第7章 バングル…
誕生日を数日後に控えたある日、仕事終わりの俺は、兄ちゃんからの電話に呼び出された。
元々出不精で面倒臭がりの兄ちゃんだから、滅多なことじゃ俺に電話をかけてくることも無いし、メールだって最後に来たのは…いつだっけ?

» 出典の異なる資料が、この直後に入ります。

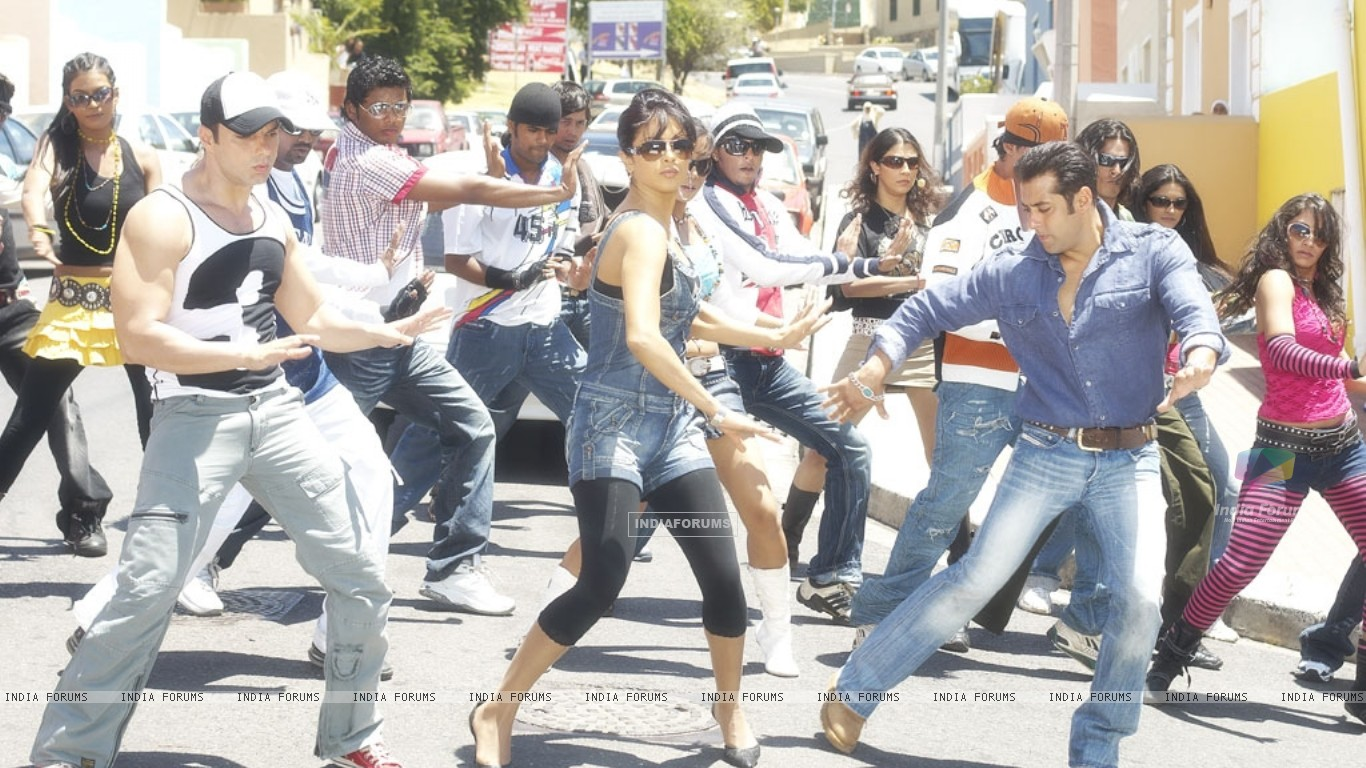 Salman,Priyanka and Sohail dancing on a road (11847) size:1366x768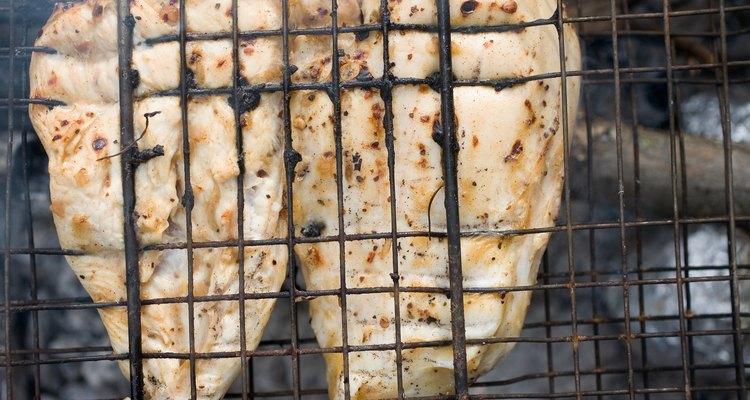 O peito de franco pré-cozido é grelhado rapidamente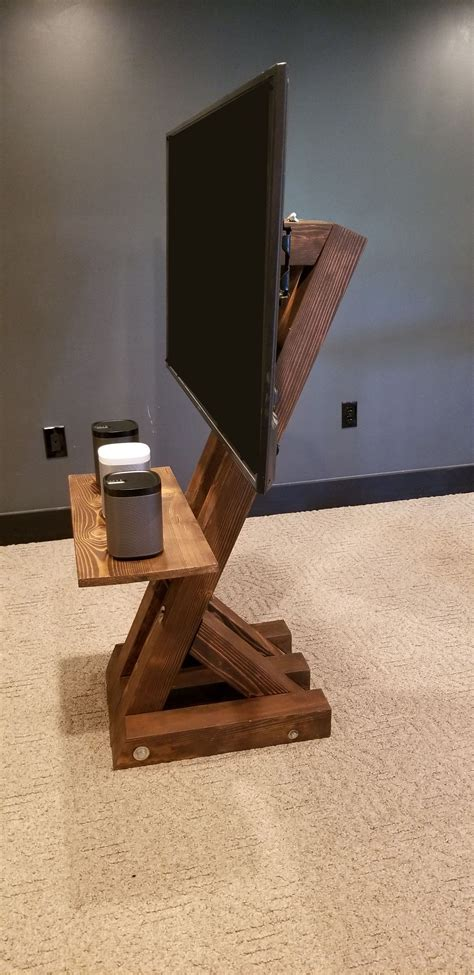 Diy-Floor-Stand-Tv-Mount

そんな兄ちゃんからの誘いとあって、俺の足もついつい浮き足立つ。
アクセルを踏み込み、ハンドルを操作しながら、大して上手くもないのに鼻歌まで歌っちゃってさ…
俺、どんだけ惚れてんだよ…
あ、そう言えば飯どうすんだろ?
外で食うのかな?
それとも家帰ってから…だと遅すぎるか…
やっぱ外食かな…
って、俺主婦みたいじゃんか…
ま、それも仕方ない。
一緒に暮らし始めてから、食事の準備は俺の担当みたくなってるし…
たまには兄ちゃんの手料理でも…とも思うけど、兄ちゃんがキッチンに立つと、ろくな事がないのは、既に実証済み。
これ以上お気に入りの食器、割られたくないからね。
それに、家に帰ったら家が無かった…なんてこと、考えただけでもゾッとする。
だったら、疲れてても、手抜きでも何でも、俺が作った方がいい、ってことになったんだよな…
血の繋がった兄弟とは言え、一緒に暮らすって、何かと大変なんだと気付かされた今日この頃でした(笑)
なんて事を考えているうちに、車は目的地に到着していた。